I have just recently started reading the basics of topological groups and Haar measures, and have become really curious about when the boundary of a non-empty open subset $U$ of a compact abelian group $G$, has zero Haar measure. Here and in the following, by "Haar measure", I will mean the normalized Haar measure of a compact abelian group.
After some searching, I found these posts (When does the boundary have measure zero? and Conditions that ensure that the boundary of an open set has measure zero) which give very general sufficient conditions for subsets of $\mathbb R^n$ to have boundaries of Lebesgue measure zero, however I couldn't find any analogues for Haar measures.
I would like to restrict $G$ to the $n$-torus $\mathbb T^n$, so here's my
Semi-general question: Consider the $n$-torus $\mathbb T^n = \mathbb R^n/\mathbb Z^n$ which is a topological group, and a closed subgroup $H$ (which can be assumed to be connected if necessary). Consider the Haar measure $\mu_H$ on $H$ and an open set $U \subset \mathbb T^n$. What minimal additional conditions on $U$ might we need (if any) for the $H$-Haar measure of the boundary $\partial(U \cap H)$ of the open subset $U \cap H \subset H$ to be zero, that is to have $\mu_H(\partial (U \cap H)) = 0$?
If $H$ were $\mathbb T^n$ itself, then we know that $\mu_H$ is simply the $n$-dimensional Lebesgue measure and the question reduces to one already answered in the linked posts. If $H$ were an open subgroup, then (if I understand correctly) the Haar measure of $\mathbb T^n$ would also restrict to the normalized Haar measure of $H$, so that $\mu_H$ would just be the restriction of the $n$-dimensional Lebesgue measure, and once again the question is answered. But of course, $\mathbb T^n$ being connected has no non-empty proper open subgroups, so the last statement doesn't really add anything in my context. So what about the general setting, namely when $H$ is a proper non-empty closed subgroup (again, assumed connected if necessary)?
If nothing can be said in the above setting (even with some minimal additional conditions), the specific $H$ and $U$ I would like to know about are the following: consider any real numbers $a_1, \cdots, a_n$ and any complex numbers $c_1, \cdots, c_n$. My $H$ is the closure of the subgroup $\{(e^{2 \pi i a_1 t}, \cdots, e^{2 \pi i a_n t}): t \in \mathbb R\} \subset \mathbb T^n$, and $U \subset \mathbb T^n$ is the set of all $(z_1, \cdots, z_n) \in \mathbb T^n$, for which the complex number $c_1z_1 + \cdots + c_n z_n$ has strictly positive real part. Can we say in this case that $\partial(U \cap H)$ has $H$-Haar measure zero?

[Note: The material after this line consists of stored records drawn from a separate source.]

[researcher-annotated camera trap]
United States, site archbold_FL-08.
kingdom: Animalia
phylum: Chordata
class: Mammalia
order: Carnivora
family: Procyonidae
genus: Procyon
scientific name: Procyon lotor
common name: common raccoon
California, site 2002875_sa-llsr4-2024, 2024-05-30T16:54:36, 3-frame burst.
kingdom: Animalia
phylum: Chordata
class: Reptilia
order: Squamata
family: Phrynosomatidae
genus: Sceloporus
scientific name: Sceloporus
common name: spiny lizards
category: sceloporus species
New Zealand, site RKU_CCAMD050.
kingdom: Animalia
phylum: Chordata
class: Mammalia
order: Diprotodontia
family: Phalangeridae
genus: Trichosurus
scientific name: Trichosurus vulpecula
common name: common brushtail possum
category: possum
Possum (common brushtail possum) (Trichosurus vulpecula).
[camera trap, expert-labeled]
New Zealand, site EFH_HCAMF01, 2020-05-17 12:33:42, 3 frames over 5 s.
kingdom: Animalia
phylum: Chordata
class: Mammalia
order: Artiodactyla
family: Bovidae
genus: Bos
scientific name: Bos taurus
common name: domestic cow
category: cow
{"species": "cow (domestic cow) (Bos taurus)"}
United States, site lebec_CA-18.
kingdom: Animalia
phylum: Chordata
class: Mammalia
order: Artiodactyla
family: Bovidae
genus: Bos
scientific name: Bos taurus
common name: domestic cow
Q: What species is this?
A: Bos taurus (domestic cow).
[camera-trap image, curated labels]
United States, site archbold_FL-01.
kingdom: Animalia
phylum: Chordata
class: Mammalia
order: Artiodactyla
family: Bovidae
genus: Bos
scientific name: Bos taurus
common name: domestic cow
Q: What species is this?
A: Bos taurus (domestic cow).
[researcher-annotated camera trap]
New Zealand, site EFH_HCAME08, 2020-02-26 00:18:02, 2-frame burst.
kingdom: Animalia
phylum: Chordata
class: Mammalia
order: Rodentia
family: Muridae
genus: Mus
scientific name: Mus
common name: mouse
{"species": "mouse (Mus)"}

Note 1: I do not know if this will be relevant, but in the above example, $U$ can be written as the intersection of $\mathbb T^n$ with the set $V := \{(z_1, \cdots, z_n) \in \mathbb C^n: \Re \sum_{j=1}^n c_j z_j > 0\} \subset \mathbb C^n$, so that $U \cap H = V \cap H$. Here, $V$ is both open and convex in $\mathbb C^n$, hence its boundary has zero Lebesgue measure.
Note 2: It might seem that the role of $U$ in my semi-general question is kind of superficial since we are really working with the open subset $U \cap H$ of $H$, but it is in line with my last example.